#### TEXT SEGMENT:

Threads Metadata Block
---------------------------
The threads metadata block contains the byte stream of data necessary
for debugging threads.
.. list-table:: Threads Metadata Block
:widths: 2 1 7
:header-rows: 1
* - Field
- Data Type
- Description
* - ID
- ``char``
- ``T`` to indicate this is a threads metadata block.
* - Header version
- ``uint16_t``
- Identify the version of the header. This needs to be incremented
whenever the header struct is modified. This allows parser to
reject older header versions so it will not incorrectly parse
the header.
* - Number of bytes
- ``uint16_t``
- Number of bytes following the header which contains the byte stream
for target data.
* - Byte stream
- ``uint8_t[]``
- Contains data necessary for debugging threads.
Memory Block
------------
The memory block contains the start and end addresses and the data within
the memory region.
.. list-table:: Memory Block
:widths: 2 1 7
:header-rows: 1
* - Field
- Data Type
- Description
* - ID
- ``char``
- ``M`` to indicate this is a memory block.
* - Header version
- ``uint16_t``
- Identify the version of the header. This needs to be incremented
whenever the header struct is modified. This allows parser to
reject older header versions so it will not incorrectly parse
the header.
* - Start address
- ``uintptr_t``
- The start address of the memory region.
* - End address
- ``uintptr_t``
- The end address of the memory region.
* - Memory byte stream
- ``uint8_t[]``
- Contains the memory content between the start and end addresses.
Adding New Target
*****************
The architecture-specific block is target specific and requires new
dumping routine and parser for new targets. To add a new target,
the following needs to be done:
#. Add a new target code to the ``enum coredump_tgt_code`` in
:zephyr_file:`include/zephyr/debug/coredump.h`.

#### TASK LIST:
1. Translate this sentence from the coredump block documentation into Spanish: "The memory block contains the start and end addresses and the data within the memory region."
2. Extend the coredump block documentation past its final sentence by adding the next steps for adding a new target.

#### DATASET EXTRACT:
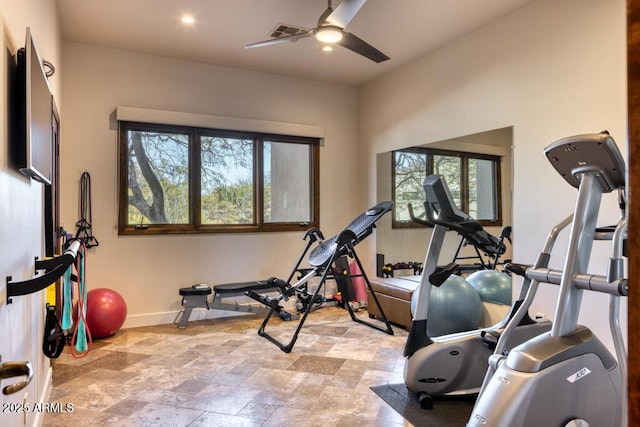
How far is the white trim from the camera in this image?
450cm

#### OUTPUTS:
1. El bloque de memoria contiene las direcciones de inicio y de fin y los datos dentro de la región de memoria.

2.
#. Implement :c:func:`arch_coredump_tgt_code_get` simply to return
the newly introduced target code.
#. Implement :c:func:`arch_coredump_info_dump` to construct
a target architecture block and call :c:func:`coredump_buffer_output`
to output the block to core dump backend.
#. Add a parser to the core dump GDB stub scripts under
``scripts/coredump/gdbstubs/``
#. Extends the ``gdbstubs.gdbstub.GdbStub`` class.
#. During ``__init__``, store the GDB signal corresponding to
the exception reason in ``self.gdb_signal``.
#. Parse the architecture-specific block from
``self.logfile.get_arch_data()``. This needs to match the format
as implemented in step 3 (inside :c:func:`arch_coredump_info_dump`).
#. Implement the abstract method ``handle_register_group_read_packet``
where it returns the register group as GDB expected. Refer to
GDB's code and documentation on what it is expecting for
the new target.
#. Optionally implement ``handle_register_single_read_packet``
for registers not covered in the ``g`` packet.
#. Extend ``get_gdbstub()`` in
:zephyr_file:`scripts/coredump/gdbstubs/__init__.py` to return
the newly implemented GDB stub.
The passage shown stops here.